Problem to work on:
In the interview about Nashville music, how many CDs did the speaker print to sell at school in the eighth grade?

Reading passage:
What do you think has changed the most about music in the city since you were playing shows like that one? Because of streaming, local people aren’t as [easily] found. Because when I was coming up, you met the local people because they were pushing their CDs. You remember that big Nashville Scene piece y’all did on the cover that had All Star — back when Starlito went by All Star — and it was talking about the Grind Hard movement? Him having the cover of the Nashville Scene was such a big deal for Nashville hip-hop in that moment. It showed the impact that All Star was having with selling his mixtapes and T-shirts out of a trunk, that he was taking over every corner of Nashville. … The whole scene here was just so far ahead of its time.
Do you remember where you sold your first tape? I’m trying to remember if it was at the Mapco at Priest Lake, or if it was at school. But I would guess it was probably at school. Because I would take a spindle of CDs even to the eighth grade in Cameron Middle School, where I’d cut a one-track demo and printed 30 CDs myself on the one CD burner we had at the house. Took me all night. Wrote on each one of them the name of the song, and then went to school and got everybody’s breakfast money for the 30 of them.

Data excerpts:
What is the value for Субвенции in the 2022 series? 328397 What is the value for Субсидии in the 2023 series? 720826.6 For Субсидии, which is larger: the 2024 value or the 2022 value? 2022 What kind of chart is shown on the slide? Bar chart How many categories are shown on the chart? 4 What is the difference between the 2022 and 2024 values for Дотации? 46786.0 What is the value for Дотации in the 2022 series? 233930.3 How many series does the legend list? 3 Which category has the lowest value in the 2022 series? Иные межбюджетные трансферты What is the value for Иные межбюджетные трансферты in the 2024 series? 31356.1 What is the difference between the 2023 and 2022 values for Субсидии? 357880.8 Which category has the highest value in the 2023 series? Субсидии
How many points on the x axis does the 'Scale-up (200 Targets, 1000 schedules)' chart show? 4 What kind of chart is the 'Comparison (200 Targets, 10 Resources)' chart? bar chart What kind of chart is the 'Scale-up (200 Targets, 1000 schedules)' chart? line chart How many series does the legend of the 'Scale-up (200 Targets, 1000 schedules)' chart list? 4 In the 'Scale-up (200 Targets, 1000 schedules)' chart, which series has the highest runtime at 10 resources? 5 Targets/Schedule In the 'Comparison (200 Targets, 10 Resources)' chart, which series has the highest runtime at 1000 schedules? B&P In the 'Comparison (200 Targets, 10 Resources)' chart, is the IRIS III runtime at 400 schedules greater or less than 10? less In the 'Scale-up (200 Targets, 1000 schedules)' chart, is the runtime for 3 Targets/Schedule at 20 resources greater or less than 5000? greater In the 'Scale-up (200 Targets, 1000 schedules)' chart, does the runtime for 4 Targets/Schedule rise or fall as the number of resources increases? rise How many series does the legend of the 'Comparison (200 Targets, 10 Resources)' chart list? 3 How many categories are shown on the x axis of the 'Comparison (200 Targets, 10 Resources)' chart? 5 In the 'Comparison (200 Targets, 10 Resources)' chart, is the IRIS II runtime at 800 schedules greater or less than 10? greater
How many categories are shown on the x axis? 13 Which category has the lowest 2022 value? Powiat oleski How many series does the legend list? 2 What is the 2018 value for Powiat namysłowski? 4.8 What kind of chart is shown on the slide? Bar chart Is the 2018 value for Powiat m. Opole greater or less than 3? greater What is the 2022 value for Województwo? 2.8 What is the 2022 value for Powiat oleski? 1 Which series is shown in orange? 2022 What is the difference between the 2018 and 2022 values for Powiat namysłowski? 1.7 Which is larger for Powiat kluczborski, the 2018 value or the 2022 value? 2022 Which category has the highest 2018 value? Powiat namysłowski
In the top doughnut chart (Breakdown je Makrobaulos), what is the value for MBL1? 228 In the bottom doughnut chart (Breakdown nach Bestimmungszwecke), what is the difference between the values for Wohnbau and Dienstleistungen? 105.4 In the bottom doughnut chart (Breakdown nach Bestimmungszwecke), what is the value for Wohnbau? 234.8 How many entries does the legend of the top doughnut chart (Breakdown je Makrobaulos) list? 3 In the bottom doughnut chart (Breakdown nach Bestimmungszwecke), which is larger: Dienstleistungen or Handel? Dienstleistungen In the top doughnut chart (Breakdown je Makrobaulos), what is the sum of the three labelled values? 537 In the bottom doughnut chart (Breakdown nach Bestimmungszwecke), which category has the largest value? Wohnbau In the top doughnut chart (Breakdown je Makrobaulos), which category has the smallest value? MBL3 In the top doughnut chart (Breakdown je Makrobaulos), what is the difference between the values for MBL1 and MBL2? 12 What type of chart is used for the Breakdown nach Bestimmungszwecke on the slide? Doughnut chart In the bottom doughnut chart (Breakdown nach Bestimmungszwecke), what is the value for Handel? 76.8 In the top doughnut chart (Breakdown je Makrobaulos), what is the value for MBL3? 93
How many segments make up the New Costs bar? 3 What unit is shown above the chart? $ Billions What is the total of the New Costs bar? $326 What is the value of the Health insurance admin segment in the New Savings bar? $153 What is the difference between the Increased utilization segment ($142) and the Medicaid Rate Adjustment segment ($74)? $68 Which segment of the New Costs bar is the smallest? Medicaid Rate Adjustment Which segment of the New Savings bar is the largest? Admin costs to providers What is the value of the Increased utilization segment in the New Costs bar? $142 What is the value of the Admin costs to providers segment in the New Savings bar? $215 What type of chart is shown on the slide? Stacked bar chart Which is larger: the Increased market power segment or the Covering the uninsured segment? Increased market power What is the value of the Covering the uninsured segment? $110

Expected answer:
30 CDs.